The stereoscope of Professor Wheatstone is arranged to produce this in a more effective manner. The instrument, fig. 83, consists of two plane mirrors, so adjusted that their backs form an angle of ninety degrees with each other. These mirrors are fixed by their common edge upon an horizontal board, in such a manner that, upon bringing it close to the face, each eye sees the image reflected from the two ends of the instrument in a different mirror; at each end of the board are panels in which the drawings are placed. The two reflected images coincide at the intersection of the optic axes, and form an image of the same apparent magnitude as each of the component pictures. This instrument is called the reflecting stereoscope; and as it will admit of being made of any size, so as to allow of the introduction of large pictures, it offers many advantages. Mr. Wheatstone suggested in his memoir, already quoted, the use of an instrument constructed with prisms, which is analogous to the beautifully portable lenticular stereoscope of Sir David Brewster, described by him in the Philosophical Magazine.
This instrument consists of two semi-lenses, placed at such a distance that each eye views the picture or drawing opposite to it, through the margin of the semi-lens, or through parts of it equidistant from the margin.

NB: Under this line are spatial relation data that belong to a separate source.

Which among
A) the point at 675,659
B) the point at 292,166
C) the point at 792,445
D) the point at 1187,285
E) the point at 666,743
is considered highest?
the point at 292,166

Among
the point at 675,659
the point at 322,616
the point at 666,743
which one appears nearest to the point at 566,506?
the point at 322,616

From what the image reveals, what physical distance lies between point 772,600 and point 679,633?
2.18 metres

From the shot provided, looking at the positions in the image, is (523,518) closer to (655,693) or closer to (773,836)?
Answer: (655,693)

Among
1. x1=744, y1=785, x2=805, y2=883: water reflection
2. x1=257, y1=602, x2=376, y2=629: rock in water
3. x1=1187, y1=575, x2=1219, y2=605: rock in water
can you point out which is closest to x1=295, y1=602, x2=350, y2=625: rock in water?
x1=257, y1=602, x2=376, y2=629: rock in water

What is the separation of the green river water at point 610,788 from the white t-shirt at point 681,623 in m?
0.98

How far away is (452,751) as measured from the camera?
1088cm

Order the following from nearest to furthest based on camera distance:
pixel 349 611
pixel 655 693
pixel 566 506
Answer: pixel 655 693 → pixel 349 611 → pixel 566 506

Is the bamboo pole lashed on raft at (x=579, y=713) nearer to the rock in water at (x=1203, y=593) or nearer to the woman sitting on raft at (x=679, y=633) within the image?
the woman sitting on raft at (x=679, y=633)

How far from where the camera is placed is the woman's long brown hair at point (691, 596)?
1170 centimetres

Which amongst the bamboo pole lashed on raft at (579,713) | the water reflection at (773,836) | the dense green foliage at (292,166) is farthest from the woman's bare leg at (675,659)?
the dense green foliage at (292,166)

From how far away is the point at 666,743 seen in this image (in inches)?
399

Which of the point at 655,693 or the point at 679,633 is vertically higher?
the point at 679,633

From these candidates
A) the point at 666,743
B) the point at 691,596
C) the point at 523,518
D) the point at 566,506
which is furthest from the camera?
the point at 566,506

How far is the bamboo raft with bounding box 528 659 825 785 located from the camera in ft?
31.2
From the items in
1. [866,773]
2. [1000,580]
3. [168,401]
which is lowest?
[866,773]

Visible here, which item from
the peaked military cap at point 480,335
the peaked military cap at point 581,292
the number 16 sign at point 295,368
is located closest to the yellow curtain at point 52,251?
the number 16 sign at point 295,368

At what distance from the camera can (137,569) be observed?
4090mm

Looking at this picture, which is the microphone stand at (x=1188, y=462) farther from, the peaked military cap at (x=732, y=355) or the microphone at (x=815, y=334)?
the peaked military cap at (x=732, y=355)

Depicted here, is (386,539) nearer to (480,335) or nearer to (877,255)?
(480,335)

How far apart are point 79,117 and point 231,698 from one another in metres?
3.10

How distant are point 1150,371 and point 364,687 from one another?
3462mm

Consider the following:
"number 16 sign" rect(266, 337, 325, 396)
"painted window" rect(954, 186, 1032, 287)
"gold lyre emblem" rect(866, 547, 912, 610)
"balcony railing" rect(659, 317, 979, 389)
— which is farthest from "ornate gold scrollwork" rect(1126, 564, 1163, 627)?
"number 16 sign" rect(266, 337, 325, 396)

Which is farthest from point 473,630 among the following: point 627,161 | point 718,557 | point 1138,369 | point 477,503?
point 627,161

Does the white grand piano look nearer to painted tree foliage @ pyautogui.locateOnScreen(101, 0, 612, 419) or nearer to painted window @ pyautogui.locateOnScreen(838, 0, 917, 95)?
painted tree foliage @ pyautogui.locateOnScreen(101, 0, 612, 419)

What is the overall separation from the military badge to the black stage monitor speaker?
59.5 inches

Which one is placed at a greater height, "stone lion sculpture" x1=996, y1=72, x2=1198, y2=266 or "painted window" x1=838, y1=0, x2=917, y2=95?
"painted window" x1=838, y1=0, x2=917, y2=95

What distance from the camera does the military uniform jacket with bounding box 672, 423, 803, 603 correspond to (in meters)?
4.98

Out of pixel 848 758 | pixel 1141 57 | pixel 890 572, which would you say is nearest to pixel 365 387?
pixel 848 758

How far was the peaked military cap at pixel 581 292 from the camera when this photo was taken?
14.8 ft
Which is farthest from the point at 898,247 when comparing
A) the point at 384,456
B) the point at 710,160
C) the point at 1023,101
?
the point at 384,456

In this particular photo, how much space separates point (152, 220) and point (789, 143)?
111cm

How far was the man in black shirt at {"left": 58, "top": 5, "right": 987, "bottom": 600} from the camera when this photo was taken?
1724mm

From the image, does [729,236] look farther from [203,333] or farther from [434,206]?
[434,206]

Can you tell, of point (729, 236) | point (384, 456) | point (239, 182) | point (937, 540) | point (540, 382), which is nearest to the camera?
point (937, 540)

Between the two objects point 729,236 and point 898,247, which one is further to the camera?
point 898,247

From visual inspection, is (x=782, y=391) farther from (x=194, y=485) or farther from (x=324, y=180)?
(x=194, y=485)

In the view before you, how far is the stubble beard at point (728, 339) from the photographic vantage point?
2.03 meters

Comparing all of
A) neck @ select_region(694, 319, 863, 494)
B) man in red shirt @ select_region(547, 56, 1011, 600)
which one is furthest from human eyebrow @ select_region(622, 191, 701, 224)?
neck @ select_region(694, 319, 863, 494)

A lens, a á, being cut in two halves, these are fixed into a frame l and r, and adjusted to such distances that the centres of the semi-lenses correspond with the pupil of the eyes. The distance of the centre of one pupil from the other is at an average 2 1/2 inches, and to this the semi-lenses may be adjusted; but if the instrument is provided with the means of effecting a little change in this respect, it will often be found to be of considerable advantage.
" When we thus view," says Sir David Brewster. " two dissimilar drawings of a solid object, as it is seen by each eye separately, we are actually looking through two prisms, which produce a second image of each drawing, and when these second images unite, or coalesce, we see the solid image which they represent. But in order that the two images may coalesce, without any effort or strain on the part of the eye, it is necessary that the distance of the similar parts of the two drawings be equal to twice the separation produced by the prism. For this purpose measure the distance at which the semi-lenses give the most distinct view of the drawings; and having ascertained, by using one eye, the amount of the refraction produced at that distance, or the quantity by which the image of one of the drawings is displaced, place the drawings at a distance equal to twice that quantity; that is, place the drawings so that the average distance of similar parts in each is equal to twice that quantity. If this is not correctly done, the eye of the observer will correct the error by making the images coalesce without being sensible that it is making any such effort. When the dissimilar drawings are thus united, the solid will appear standing, as it were, in relief, between the two plane representations".